The confirmation that the head is that of the young Nero makes it only the third piece of its kind in the world.

The others are in the Museo Nazionale d'Antichita in Parma and the Musee du Louvre in Paris.

"For us, it is incredibly significant," said Dr Rob Symmonds, curator of Fishbourne Roman Palace.

"We have always known Fishbourne is an internationally important site.

"This reminds us that any one of the 100,000 objects found at this site could throw up an amazing surprise at any moment."

The fragment was found in the mid-1960s but was thought to depict the child of someone who lived at the palace.

Model of Fishbourne Roman Palace
Fishbourne became a a sumptuous palace during the Roman occupation

Most portraits of Nero were destroyed after he killed himself, having been declared an enemy of the state.

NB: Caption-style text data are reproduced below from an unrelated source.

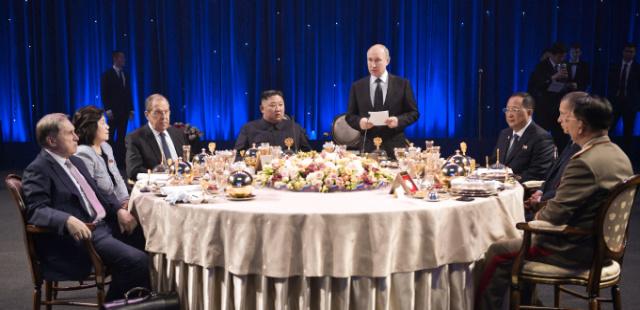 [사진] 정상회담 후 공식 만찬 참석한 김정은과 푸틴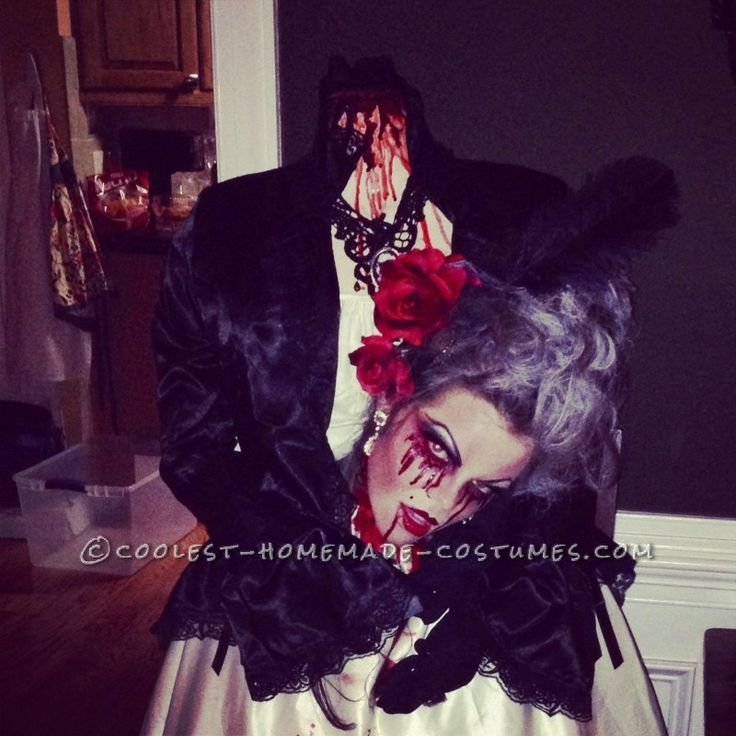 bloody headless marie antoinette costume scary halloween - Quick Scary Halloween Costumes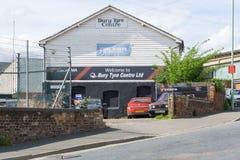 Θάψτε το κέντρο ελαστικών αυτοκινήτου θάβει μέσα το ST Edmunds, Αγγλία στοκ φωτογραφία με δικαίωμα ελεύθερης χρήσης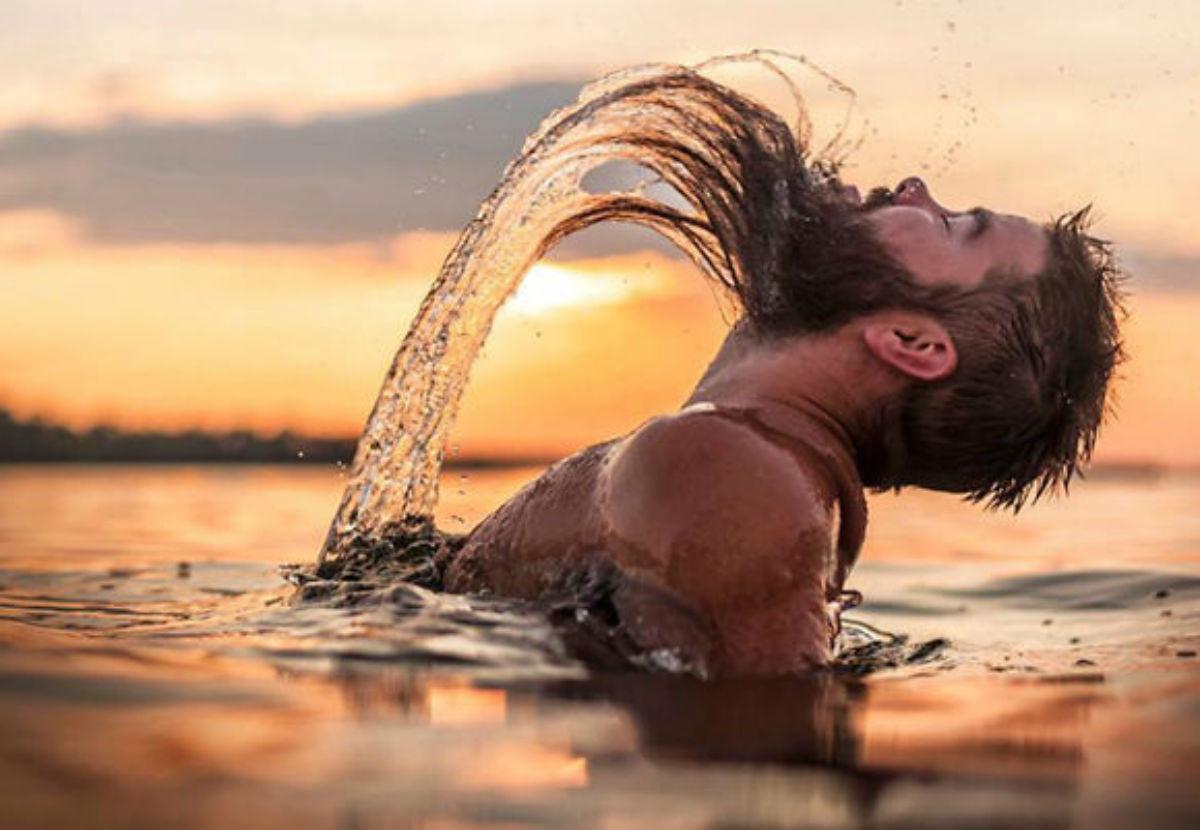 Фото девушек в воде с волосами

Dr Miles Russell, from Bournemouth University, said: "It is a very well executed piece, it is extremely lifelike and made out of Italian marble which had been imported here.

"It is a very expensive artefact, which has been smashed into pieces before being buried in foundation rubble."

The digital image produced by the scanner was compared with the known depictions of Nero in Parma and Paris.

Dr Russell said he was 100% confident they matched.

"He has that very distinctive hair over his ears and very distinctive almond eyes," he said.